In an $LCR$ circuit, capacitance is changed from $C$ to $2C$. For the resonant frequency to remain unchanged, the inductance should be changed from $L$ to :
A. $4L$
B. $\dfrac{L}{2}$
C. $2L$
D. $\dfrac{L}{4}$

Answer 1

a LCR circuit is an electronic circuit which is a combination of capacitor, inductor and resistor which are either connected in series or in parallel. For the resonance condition inductive reactance becomes equal to capacitive reactance.

Formula used:
$X_L = X_C$
Where $X_L$= inductive reactance and $X_C$=capacitive reactance.

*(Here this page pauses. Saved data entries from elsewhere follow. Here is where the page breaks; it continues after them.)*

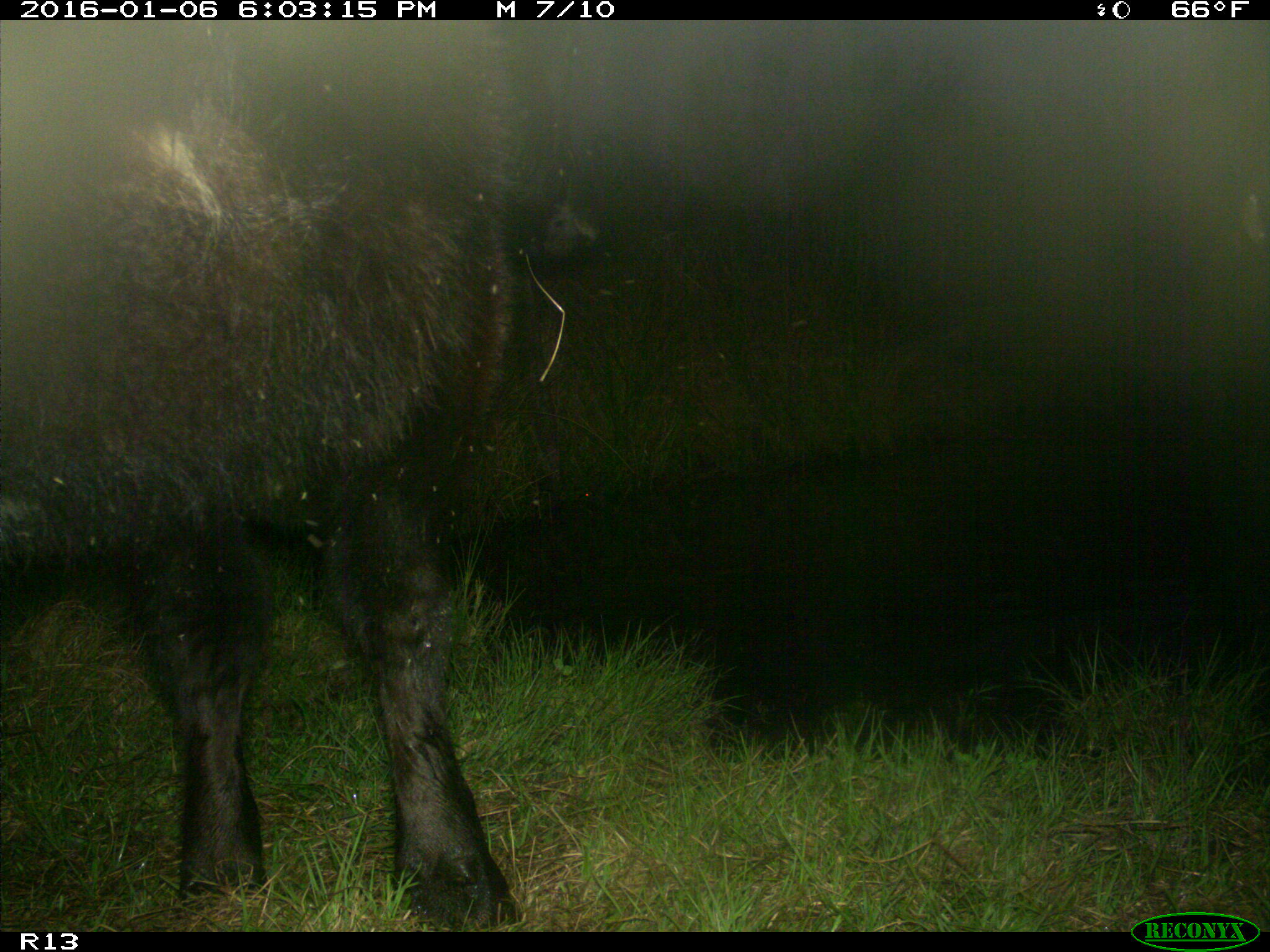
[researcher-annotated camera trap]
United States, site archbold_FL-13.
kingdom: Animalia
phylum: Chordata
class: Mammalia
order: Artiodactyla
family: Bovidae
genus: Bos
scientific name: Bos taurus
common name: domestic cow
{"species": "Bos taurus (domestic cow)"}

Complete step by step answer:
The resonance of a series LCR circuit occurs when the inductive and capacitive reactance are equal in magnitude but cancel each other because they are 180 degrees apart in phase. In resonance condition a circuit acts as a pure resistive circuit and has maximum current in it.
In LCR circuit, the impedance is given by:
${Z^2} = {R^2} + {\left( {X_L - X_C} \right)^2}$
where $R$ is resistance, $X_L$=​ inductive reactance and $X_C$=capacitive reactance.

At Resonance in LCR circuit,
$X_L = X_C$
$\Rightarrow \omega L = \dfrac{1}{{\omega C}}$
$\Rightarrow {\omega ^2} = \dfrac{1}{{LC}}$
$\Rightarrow \omega = \dfrac{1}{{\sqrt {LC} }}$
In the resonance condition the frequency remains unchanged. Hence $\sqrt {LC}$=constant. It means that even $LC$ is constant. Hence we can write that :
${L_1}{C_1} = {L_2}{C_2}$
Where $L_2$ is inductance initially and $L_2$ is final inductance.
We know that here ${C_1} = C$ and ${C_2} = 2C$ let us now substitute these values, we get:
${L_1}C = {L_2}2C$
$\Rightarrow {L_2} = \dfrac{{{L_1}C}}{{2C}}$
$\therefore {L_2} = \dfrac{{{L_1}}}{2}$

Hence the correct answer is option B.

Note: depending on the values of the reactance the behavior of the circuit changes, like: If $X_L > X_C$ the circuit is inductive in nature, if $X_L < X_C$, the circuit behaves like a capacitive circuit and if $X_L = X_C$. Also note that $X_L = \omega L$ and not $X_L = \dfrac{1}{{\omega L}}$ whereas $X_C = \dfrac{1}{{\omega C}}$ and not $X_C = \omega C$.